The issue for the Court of Appeal in The Harpur Trust v Brazel was how to calculate holiday entitlement for a permanent employee who only worked during term time. The employer argued that her holiday pay should reflect 12.07% of her normal earnings, to give effect to the pro-rata principle. The Court disagreed, finding that as a permanent employee she was entitled to 5.6 weeks' holiday, which should be paid in the usual way.
The employee was a music teacher who was employed to give individual music lessons to pupils on an "as needed" basis. As such she only worked during term time, although she was engaged under a permanent zero hours contract of employment. The school paid holiday pay at the end of each term, calculated by reference to 12.07% of the hours she had worked during the previous term. This reflected the proportion of holiday that a member of staff working throughout the year would receive.
Ms Brazel claimed that as a permanent member of staff, she was entitled to 5.6 weeks' holiday a year, paid at her average weekly rate, even though she only worked for between 32 and 35 weeks each year. The school disagreed, pointing out that her holiday would then represent 17.5% of her normal hours instead of the 12.07% available to a member of staff working throughout the year. Her complaint that the employer had breached the Working Time Regulations was rejected by the employment tribunal but upheld by the EAT. The employer appealed.
The Court of Appeal essentially had to decide whether holiday for a part-year worker has to be pro-rated to reflect their hours of work. It found that it does not. There is nothing in either EU or domestic law that requires the holiday entitlement of a part-year worker who is employed on a permanent contract to be pro-rated.
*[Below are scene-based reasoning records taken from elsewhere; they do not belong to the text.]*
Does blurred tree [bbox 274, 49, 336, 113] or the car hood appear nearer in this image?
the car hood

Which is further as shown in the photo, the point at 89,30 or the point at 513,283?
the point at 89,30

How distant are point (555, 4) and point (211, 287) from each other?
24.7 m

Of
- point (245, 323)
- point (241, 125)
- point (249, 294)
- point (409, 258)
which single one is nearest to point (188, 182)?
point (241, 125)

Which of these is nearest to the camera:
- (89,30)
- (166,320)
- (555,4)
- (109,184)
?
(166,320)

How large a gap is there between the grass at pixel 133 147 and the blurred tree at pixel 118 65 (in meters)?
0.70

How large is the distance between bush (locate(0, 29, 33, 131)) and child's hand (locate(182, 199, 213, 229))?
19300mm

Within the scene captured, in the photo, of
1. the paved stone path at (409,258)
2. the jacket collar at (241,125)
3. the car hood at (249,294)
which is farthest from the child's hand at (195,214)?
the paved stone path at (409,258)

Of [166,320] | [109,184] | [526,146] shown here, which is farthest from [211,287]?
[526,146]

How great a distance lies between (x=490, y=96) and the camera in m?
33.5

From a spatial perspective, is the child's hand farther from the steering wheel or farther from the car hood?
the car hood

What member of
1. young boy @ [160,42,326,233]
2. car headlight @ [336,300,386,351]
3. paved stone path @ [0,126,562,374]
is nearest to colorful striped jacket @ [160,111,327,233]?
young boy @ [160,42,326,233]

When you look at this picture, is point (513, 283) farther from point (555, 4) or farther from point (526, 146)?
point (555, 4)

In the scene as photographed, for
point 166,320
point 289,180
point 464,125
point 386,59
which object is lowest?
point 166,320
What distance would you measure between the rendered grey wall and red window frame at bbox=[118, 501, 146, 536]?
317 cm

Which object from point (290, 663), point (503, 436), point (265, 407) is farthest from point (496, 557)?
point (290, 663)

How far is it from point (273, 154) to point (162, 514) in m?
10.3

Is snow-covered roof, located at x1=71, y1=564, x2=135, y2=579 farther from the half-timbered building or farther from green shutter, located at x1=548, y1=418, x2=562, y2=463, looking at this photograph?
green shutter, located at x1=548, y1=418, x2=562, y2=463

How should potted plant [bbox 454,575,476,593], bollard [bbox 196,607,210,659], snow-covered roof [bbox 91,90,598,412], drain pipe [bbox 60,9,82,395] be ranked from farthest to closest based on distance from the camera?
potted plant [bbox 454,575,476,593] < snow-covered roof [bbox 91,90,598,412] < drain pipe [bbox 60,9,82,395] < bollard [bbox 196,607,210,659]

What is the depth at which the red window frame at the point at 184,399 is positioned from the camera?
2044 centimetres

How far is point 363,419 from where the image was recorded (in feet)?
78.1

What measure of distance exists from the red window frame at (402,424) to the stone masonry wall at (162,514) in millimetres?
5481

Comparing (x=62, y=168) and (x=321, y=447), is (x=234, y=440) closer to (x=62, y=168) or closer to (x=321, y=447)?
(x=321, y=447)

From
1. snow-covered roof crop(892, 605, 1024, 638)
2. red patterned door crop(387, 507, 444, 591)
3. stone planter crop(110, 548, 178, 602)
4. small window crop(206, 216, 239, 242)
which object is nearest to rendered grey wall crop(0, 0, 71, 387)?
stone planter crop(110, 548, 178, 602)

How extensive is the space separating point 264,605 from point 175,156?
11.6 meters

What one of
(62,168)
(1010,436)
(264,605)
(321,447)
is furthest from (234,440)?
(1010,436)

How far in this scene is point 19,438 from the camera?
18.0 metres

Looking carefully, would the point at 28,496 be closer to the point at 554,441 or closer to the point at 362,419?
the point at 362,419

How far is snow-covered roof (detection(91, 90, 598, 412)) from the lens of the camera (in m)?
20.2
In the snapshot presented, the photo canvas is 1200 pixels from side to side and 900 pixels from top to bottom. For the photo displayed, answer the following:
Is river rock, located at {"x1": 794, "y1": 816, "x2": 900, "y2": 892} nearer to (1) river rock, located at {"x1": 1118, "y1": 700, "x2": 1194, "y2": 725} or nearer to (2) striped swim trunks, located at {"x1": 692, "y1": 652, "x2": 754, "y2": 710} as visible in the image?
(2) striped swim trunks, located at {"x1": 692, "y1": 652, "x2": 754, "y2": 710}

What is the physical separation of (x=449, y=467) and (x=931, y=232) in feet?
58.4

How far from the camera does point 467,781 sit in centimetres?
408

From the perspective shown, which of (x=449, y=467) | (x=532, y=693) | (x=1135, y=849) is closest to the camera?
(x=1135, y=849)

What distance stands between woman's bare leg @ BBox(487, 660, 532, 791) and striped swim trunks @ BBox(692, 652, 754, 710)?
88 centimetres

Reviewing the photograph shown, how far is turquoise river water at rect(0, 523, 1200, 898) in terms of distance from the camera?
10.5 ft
Although on the face of it this was surprising, it was not an unprincipled or obviously unfair result and applying a pro-rata principle would lead to its own complexities.
The case is potentially relevant to any staff employed on zero hours contracts whose holiday pay is currently calculated by reference to 12.07% of their working hours, as recommended by ACAS guidance. The guidance will presumably now be revisited.